The Stravinsky archives today once again rang up a "no sale," as negotiations here to sell the collection collapsed, sources said.
It had been expected that the high bidder for the collection--some 225 of composer Igor Stravinsky's working manuscripts for many of his most famous compositions, a number of manuscripts of works never publicly performed and thousands of letters and other documents--would be announced at a "final" presale meeting in Manhattan this afternoon.
Attorneys representing the majority of the archives' owners said after the meeting that no decision on what to do with the collection, which has been scheduled to be sold several times in the past, had been reached.
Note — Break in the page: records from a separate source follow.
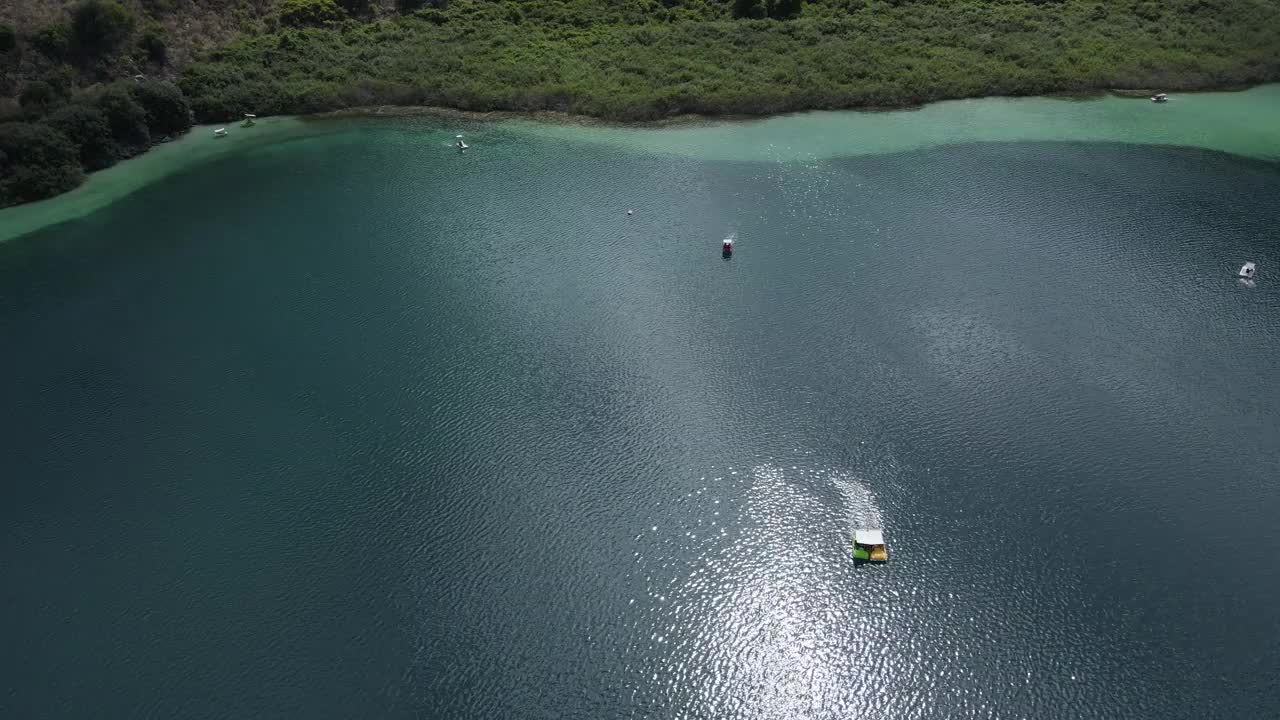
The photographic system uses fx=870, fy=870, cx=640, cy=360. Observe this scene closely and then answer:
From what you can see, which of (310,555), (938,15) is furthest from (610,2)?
(310,555)

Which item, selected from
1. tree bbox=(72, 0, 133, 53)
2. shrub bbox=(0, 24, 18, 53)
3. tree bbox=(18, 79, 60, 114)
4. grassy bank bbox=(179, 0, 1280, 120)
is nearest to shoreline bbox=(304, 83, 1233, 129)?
grassy bank bbox=(179, 0, 1280, 120)

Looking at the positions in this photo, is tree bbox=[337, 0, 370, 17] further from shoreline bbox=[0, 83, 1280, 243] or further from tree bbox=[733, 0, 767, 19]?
tree bbox=[733, 0, 767, 19]

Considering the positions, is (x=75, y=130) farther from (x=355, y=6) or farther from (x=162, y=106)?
(x=355, y=6)

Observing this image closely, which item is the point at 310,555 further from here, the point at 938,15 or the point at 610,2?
the point at 938,15

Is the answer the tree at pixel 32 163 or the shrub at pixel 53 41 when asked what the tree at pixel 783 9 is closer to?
the shrub at pixel 53 41

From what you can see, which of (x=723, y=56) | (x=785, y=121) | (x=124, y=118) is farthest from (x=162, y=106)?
(x=785, y=121)

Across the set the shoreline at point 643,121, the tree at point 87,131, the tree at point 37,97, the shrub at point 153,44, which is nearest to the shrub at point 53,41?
the tree at point 37,97

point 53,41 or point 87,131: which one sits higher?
point 53,41
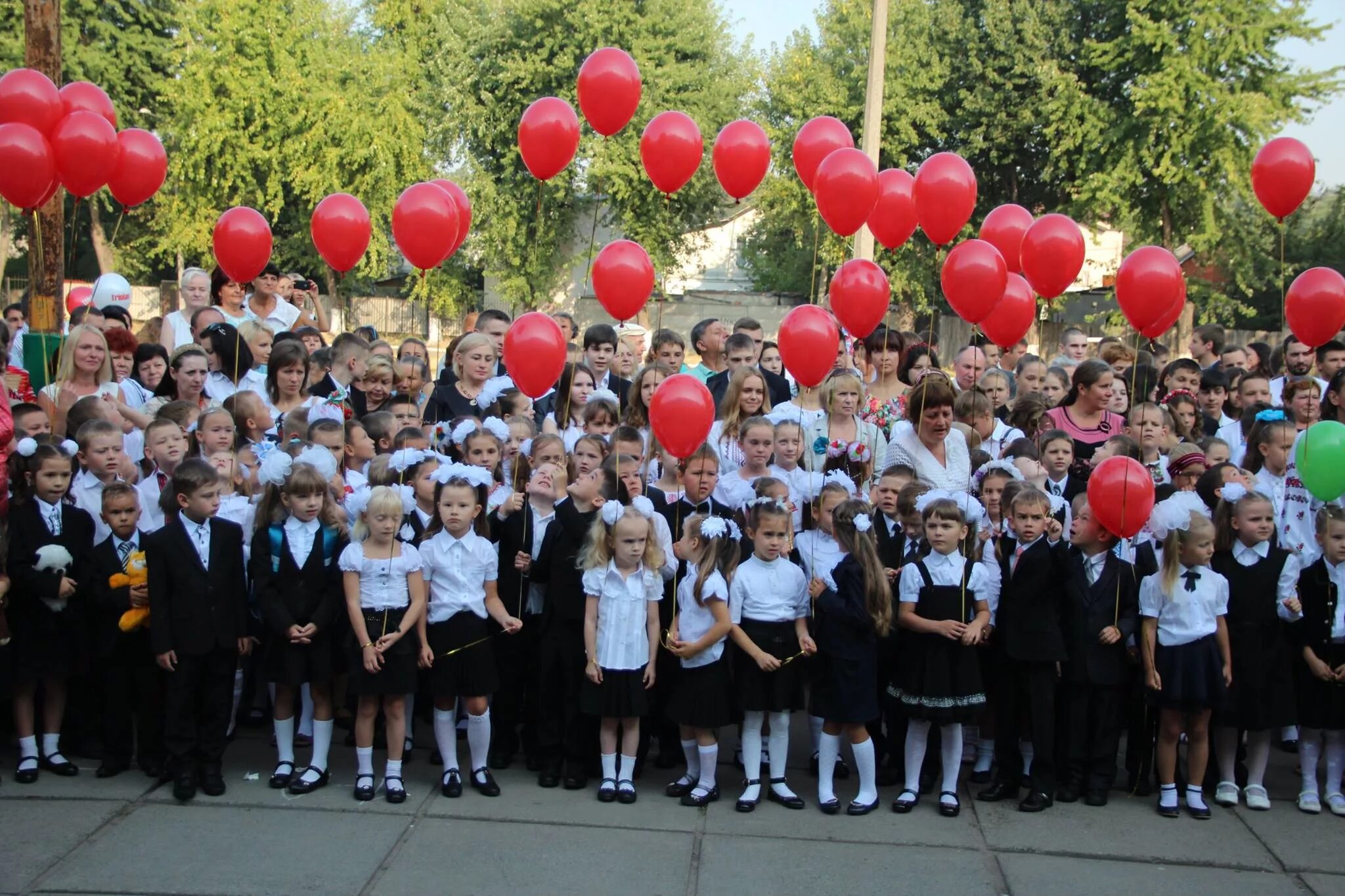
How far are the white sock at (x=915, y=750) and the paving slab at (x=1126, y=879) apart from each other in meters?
0.60

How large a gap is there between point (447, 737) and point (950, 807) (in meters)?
2.11

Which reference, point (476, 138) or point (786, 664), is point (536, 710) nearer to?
point (786, 664)

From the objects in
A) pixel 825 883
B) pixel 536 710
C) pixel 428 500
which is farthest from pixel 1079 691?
pixel 428 500

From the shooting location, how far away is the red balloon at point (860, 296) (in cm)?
648

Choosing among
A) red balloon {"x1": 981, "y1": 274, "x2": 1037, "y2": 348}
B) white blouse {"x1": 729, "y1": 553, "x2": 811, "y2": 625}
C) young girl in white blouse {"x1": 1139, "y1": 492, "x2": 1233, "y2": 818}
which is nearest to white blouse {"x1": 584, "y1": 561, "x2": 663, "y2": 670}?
white blouse {"x1": 729, "y1": 553, "x2": 811, "y2": 625}

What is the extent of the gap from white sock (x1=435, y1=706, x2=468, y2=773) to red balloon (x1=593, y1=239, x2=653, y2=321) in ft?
7.49

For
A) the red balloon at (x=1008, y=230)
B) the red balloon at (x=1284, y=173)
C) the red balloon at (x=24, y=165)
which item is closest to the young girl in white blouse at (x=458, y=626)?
the red balloon at (x=24, y=165)

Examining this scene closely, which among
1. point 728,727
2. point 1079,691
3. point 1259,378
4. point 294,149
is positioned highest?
point 294,149

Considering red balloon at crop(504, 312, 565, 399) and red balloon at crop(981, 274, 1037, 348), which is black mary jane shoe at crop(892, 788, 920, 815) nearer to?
red balloon at crop(504, 312, 565, 399)

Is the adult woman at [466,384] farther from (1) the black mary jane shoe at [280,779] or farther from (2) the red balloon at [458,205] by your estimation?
(1) the black mary jane shoe at [280,779]

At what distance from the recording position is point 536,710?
5582 millimetres

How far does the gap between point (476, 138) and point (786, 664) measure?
26.7 m

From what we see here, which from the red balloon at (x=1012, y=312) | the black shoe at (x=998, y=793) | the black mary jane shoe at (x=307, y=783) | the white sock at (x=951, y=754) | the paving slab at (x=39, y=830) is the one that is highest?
the red balloon at (x=1012, y=312)

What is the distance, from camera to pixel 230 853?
179 inches
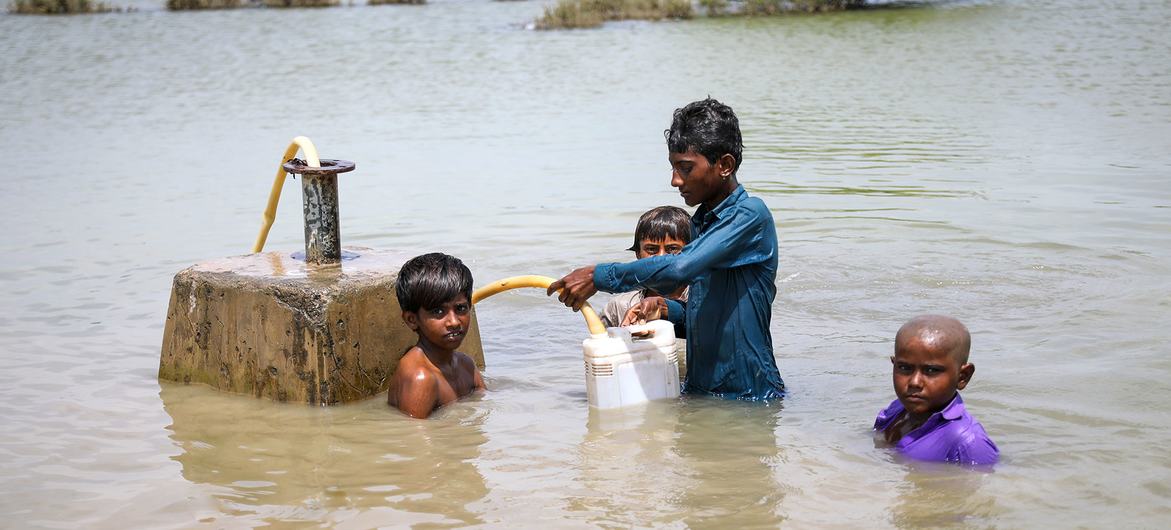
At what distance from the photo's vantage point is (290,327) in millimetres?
4555

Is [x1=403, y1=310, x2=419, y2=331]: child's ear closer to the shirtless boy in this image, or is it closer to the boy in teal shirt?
the shirtless boy

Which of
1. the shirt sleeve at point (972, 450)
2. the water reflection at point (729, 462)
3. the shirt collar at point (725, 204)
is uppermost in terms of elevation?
the shirt collar at point (725, 204)

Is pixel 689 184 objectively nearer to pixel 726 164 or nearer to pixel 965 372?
pixel 726 164

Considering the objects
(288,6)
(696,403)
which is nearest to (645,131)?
(696,403)

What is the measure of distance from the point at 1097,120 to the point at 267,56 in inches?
551

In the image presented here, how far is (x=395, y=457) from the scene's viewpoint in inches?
164

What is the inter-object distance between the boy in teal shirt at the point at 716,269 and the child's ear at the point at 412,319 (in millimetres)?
586

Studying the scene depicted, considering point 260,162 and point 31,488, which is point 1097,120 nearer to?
point 260,162

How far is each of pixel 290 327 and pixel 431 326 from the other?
545mm

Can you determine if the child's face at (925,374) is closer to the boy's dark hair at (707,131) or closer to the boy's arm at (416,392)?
the boy's dark hair at (707,131)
They declined further comment.
This morning there were two known bids: a Swiss Foundation controlled by Paul Sacher had offered approximately $4.1 million and an American industrialist who promised to lend the collection to Manhattan's Pierpont Morgan Library had offered $3.75 million. Final bidding was scheduled for 2 p.m.
Offers for the collection have more than doubled in the last year. In May 1982, the only two bidders for the collection were the University of California at Los Angeles, which bid $1.5 million, and the University of Texas at Austin, which bid $2 million. The collection is estimated to be worth at least $10 million.
The heirs, however, have made it clear that they would accept a lower price in order to have the collection preserved as a unit for the use of scholars and the public.
According to spokesmen for the heirs, if the archives are sold to a nonprofit educational organization in the United States, the heirs will be able to take as a tax deduction an amount equal to the difference between the archives' fair-market value and the lower cash price they expect to receive from an institutional buyer.